Text section:
===
The 34.5 MW Wesley-Ciskei wind energy farm (WEF), in the Eastern Cape, achieved its commercial operations date this month, reports renewable energy developer and operator EDF Renewables.
After successfully completing the final Grid Code Compliance tests, the project has reached commercial operations and is supplying electricity into the grid, says EDF Renewables project manager Carl Wlotzka.
Built throughout the course of the Covid-19 pandemic, the project was delayed by South Africa’s initial level five lockdown, which prompted all construction activities to be halted for eight weeks.
“We also had to implement strict Covid-19 health and safety protocols upon reopening of the site, which concentrated on a range of measures to combat the spread of the pandemic – fortunately, the project was not significantly delayed,” says Wlotzka.
Despite the Covid-related challenges, the company completed construction of the project within 23 months.
The Wesley-Ciskei WEF comprises ten turbines.
The technology employed on the wind farm includes some of the largest turbines installed in South Africa, with a hub height of 117 m and each blade being 63 m long, making each turbine stand 180 m tall.
“It was a big transportation challenge to navigate the South African road network with extremely heavy turbine components, and blades that are up to 63 m in length. These components were delivered to Wesley-Ciskei WEF and installed in two months,” comments Wlotzka.
The wind project is part of the Renewable Energy Independent Power Producer Procurement Programme (REIPPPP) Bid Window 4.
“We are proud to be playing a key role in contributing to South Africa’s renewable energy goals and to the economic development of the Eastern Cape region,” says EDF Renewables CEO Tristan De Drouas.
===
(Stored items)
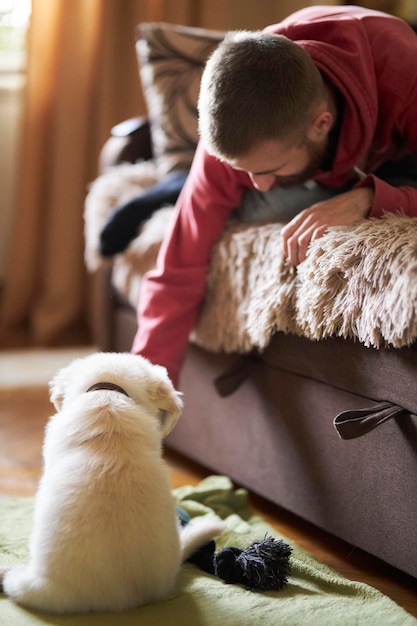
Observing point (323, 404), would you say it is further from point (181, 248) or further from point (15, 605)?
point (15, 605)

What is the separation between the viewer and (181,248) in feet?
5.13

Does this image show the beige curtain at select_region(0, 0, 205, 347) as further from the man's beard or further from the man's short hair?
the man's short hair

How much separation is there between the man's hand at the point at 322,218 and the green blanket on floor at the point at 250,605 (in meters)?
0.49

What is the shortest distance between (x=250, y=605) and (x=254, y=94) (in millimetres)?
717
===
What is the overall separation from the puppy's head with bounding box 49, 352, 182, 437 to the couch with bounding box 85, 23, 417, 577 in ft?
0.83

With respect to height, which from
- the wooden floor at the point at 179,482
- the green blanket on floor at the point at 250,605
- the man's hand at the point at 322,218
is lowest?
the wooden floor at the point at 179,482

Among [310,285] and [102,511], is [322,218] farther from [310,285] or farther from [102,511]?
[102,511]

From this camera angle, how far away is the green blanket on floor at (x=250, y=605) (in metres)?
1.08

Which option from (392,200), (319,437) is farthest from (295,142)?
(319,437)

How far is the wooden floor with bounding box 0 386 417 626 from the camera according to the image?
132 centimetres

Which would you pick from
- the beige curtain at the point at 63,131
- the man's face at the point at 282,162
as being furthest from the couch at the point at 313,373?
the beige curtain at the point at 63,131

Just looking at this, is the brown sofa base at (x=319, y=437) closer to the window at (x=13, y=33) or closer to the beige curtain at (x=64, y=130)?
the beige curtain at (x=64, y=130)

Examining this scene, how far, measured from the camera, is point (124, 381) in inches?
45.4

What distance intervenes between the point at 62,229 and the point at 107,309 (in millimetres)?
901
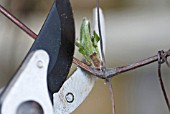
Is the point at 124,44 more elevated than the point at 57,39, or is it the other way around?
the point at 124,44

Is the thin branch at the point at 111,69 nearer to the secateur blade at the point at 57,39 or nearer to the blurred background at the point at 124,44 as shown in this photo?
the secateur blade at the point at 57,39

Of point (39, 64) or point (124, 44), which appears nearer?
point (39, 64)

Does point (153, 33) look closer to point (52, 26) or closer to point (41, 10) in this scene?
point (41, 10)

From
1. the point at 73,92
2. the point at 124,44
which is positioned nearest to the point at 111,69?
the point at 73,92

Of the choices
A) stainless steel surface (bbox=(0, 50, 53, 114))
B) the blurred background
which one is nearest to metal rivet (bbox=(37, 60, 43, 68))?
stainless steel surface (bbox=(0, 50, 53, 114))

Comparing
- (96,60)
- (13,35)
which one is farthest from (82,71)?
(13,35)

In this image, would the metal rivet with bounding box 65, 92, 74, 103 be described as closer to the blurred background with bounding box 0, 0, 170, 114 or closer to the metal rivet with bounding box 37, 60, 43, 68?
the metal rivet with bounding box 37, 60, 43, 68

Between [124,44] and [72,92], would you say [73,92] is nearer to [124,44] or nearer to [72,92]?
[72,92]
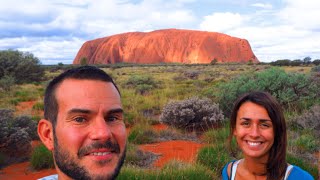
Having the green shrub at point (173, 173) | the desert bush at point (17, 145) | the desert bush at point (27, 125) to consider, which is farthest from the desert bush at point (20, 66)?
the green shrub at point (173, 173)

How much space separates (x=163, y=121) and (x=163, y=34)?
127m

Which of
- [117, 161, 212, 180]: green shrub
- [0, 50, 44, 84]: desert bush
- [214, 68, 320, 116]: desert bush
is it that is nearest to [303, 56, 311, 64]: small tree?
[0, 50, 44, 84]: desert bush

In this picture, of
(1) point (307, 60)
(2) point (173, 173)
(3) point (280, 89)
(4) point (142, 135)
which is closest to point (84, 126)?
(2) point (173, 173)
===
Exercise requirements:
- a) In the wind farm text, write out the stretch from "The technology employed" through "Bid Window 4." again, replacing "transportation" with "logistics".
- b) Answer these questions from the wind farm text.
(i) For how long were construction activities halted during the initial level five lockdown?
(ii) How many turbines does the Wesley-Ciskei WEF comprise?
(iii) Which bid window of the REIPPPP is the project part of?

Task-by-task outputs:
- a)
The technology employed on the wind farm includes some of the largest turbines installed in South Africa, with a hub height of 117 m and each blade being 63 m long, making each turbine stand 180 m tall.
“It was a big logistics challenge to navigate the South African road network with extremely heavy turbine components, and blades that are up to 63 m in length. These components were delivered to Wesley-Ciskei WEF and installed in two months,” comments Wlotzka.
The wind project is part of the Renewable Energy Independent Power Producer Procurement Programme (REIPPPP) Bid Window 4.

- b)
(i) Eight weeks.
(ii) Ten.
(iii) Bid Window 4.